## CONSEGNA 1:
Nel brano sul Bianco di Sanguineto, spiega perché il vino è stato imbottigliato per la vendita a partire dal 2008.
## CONSEGNA 2:
Riprendi il brano sul Bianco di Sanguineto dopo la sua ultima frase e portalo avanti.

## BRANO:
************

Il Bianco di Sanguineto, Vino da Tavola nella vendemmia 2008 e IGT a partire dal 2009, è un uvaggio di malvasia verde, malvasia bianca, biancame, trebbiano e grechetto in proporzioni variabili. Regime de facto biologico, raccolta manuale, fermentazione spontanea, nessun controllo della temperatura, rimontaggi mediante affondamento manuale delle vinacce.

La prima produzione per la vendita data proprio al 2008 e si deve al ricatto dell’importatore giapponese, il quale minacciava di non ordinare più i rossi se questo bianco per la famiglia e gli amici non fosse stato imbottigliato.

************

## DATI FORNITI:
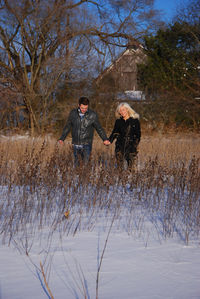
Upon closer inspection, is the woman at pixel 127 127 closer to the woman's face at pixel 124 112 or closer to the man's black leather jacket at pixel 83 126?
the woman's face at pixel 124 112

************

## RISPOSTA 1:
La prima produzione per la vendita si deve al ricatto dell'importatore giapponese. L'importatore minacciava di non ordinare più i rossi se questo bianco, fino ad allora destinato alla famiglia e agli amici, non fosse stato imbottigliato.

## RISPOSTA 2:
Prodotto in quantità esigue (4000 bottiglie nel 2009, 4500 nel 2010), viene destinato quasi totalmente agli appassionati in Giappone, Stati Uniti, Belgio e Svizzera. In Italia la reperibilità è scarsa o nulla: c’è da accontentarsi di una minima razione, assicurata per lo più da un’oculata e competente Lady Dealer di Roma. La fascia di prezzo al dettaglio stimata è 10 – 13 euro.

Vino da Tavola Bianco 2008

Al naso si offrono note grasse e stratificate di frutta matura – nespola, mela golden e susina – e sciroppata, poi fieno greco e senape. Sullo sfondo, una base vegetale più acerba, che a tratti ricorda il legno e il tralcio di vite. Cenni balsamici e di erbe aromatiche, menta e salvia, poi il profilo si eleva in un poliedrico sviluppo minerale, gesso, sale e acqua marina. Impatto impegnativo, mimetico, anche spigoloso.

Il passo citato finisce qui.